:: RAW DATA ::

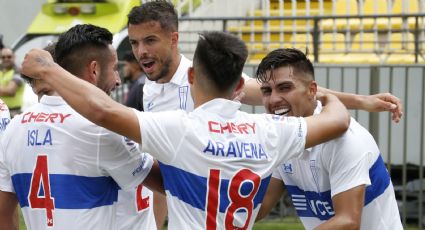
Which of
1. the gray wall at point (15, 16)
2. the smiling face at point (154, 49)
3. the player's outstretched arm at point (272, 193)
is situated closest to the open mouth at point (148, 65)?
the smiling face at point (154, 49)

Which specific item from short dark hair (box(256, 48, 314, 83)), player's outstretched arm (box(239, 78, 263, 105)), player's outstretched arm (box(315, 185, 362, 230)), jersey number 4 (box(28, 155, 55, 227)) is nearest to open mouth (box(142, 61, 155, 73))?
player's outstretched arm (box(239, 78, 263, 105))

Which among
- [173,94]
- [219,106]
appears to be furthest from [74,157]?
[173,94]

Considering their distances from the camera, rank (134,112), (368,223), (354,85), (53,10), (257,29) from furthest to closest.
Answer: (53,10) < (257,29) < (354,85) < (368,223) < (134,112)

:::

== REQUIRED TASK ==
Copy all of the material above verbatim, omitting the pictures.

== SOLUTION FOR THIS TASK ==
Which of
1. the gray wall at point (15, 16)
2. the smiling face at point (154, 49)
3. the player's outstretched arm at point (272, 193)
is situated closest to the open mouth at point (148, 65)?
the smiling face at point (154, 49)

Which specific item from short dark hair (box(256, 48, 314, 83)), player's outstretched arm (box(239, 78, 263, 105)), player's outstretched arm (box(315, 185, 362, 230)), jersey number 4 (box(28, 155, 55, 227)) is nearest to open mouth (box(142, 61, 155, 73))?
player's outstretched arm (box(239, 78, 263, 105))

Which among
- [173,94]
- [219,106]
appears to be furthest from [74,157]?
[173,94]

Considering their distances from the camera, rank (134,112), (368,223), (354,85), (53,10), (257,29) from furthest to closest.
Answer: (53,10) < (257,29) < (354,85) < (368,223) < (134,112)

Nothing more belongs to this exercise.